We know that 1. The resistance of the galvanometer (G) is 400 Ω. 2. The maximum current the galvanometer can measure (I) is 1 mA. 3. The range of the voltmeter (V) is 8 V. We need to find the required resistance (R) to convert the galvanometer into a voltmeter.

Ohm's Law states that \(V = IR\), where V is the voltage, I is the current, and R is the resistance. First, let's calculate the galvanometer's total resistance when it is used as a voltmeter. To do this, we can rearrange Ohm's Law to solve for the total resistance: \[R = \frac{V}{I}\] Now, plug in the given values for V (8 V) and I (1 mA or 0.001 A): \[R = \frac{8}{0.001}\]

Calculate R: \[R = 8000 \Omega\] The total resistance needed for the voltmeter is 8000 Ω.

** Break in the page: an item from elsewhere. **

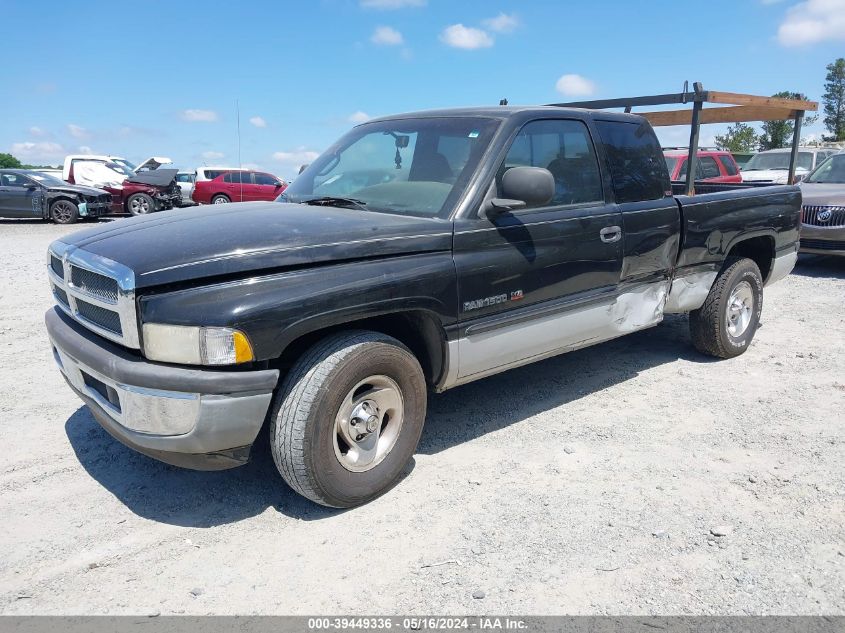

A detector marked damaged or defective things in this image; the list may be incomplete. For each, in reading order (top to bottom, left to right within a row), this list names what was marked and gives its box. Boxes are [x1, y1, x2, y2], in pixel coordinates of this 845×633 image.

damaged car in background [0, 169, 112, 223]
damaged car in background [61, 156, 184, 217]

Now, we have to find the required resistance to be added in series with the galvanometer. Since the galvanometer and the required resistance are connected in series, their resistances need to add up to the total resistance. \[R_{req} = R_{total} - R_{galvanometer}\] Plug in the values for the total resistance (8000 Ω) and the given resistance of the galvanometer (400 Ω): \[R_{req} = 8000 - 400\]

Calculate \(R_{req}\): \[R_{req} = 7600 \Omega\] The required resistance to convert the galvanometer into a voltmeter with a range of 8 V is 7600 Ω. Therefore, the correct answer is (D) 7600 Ω.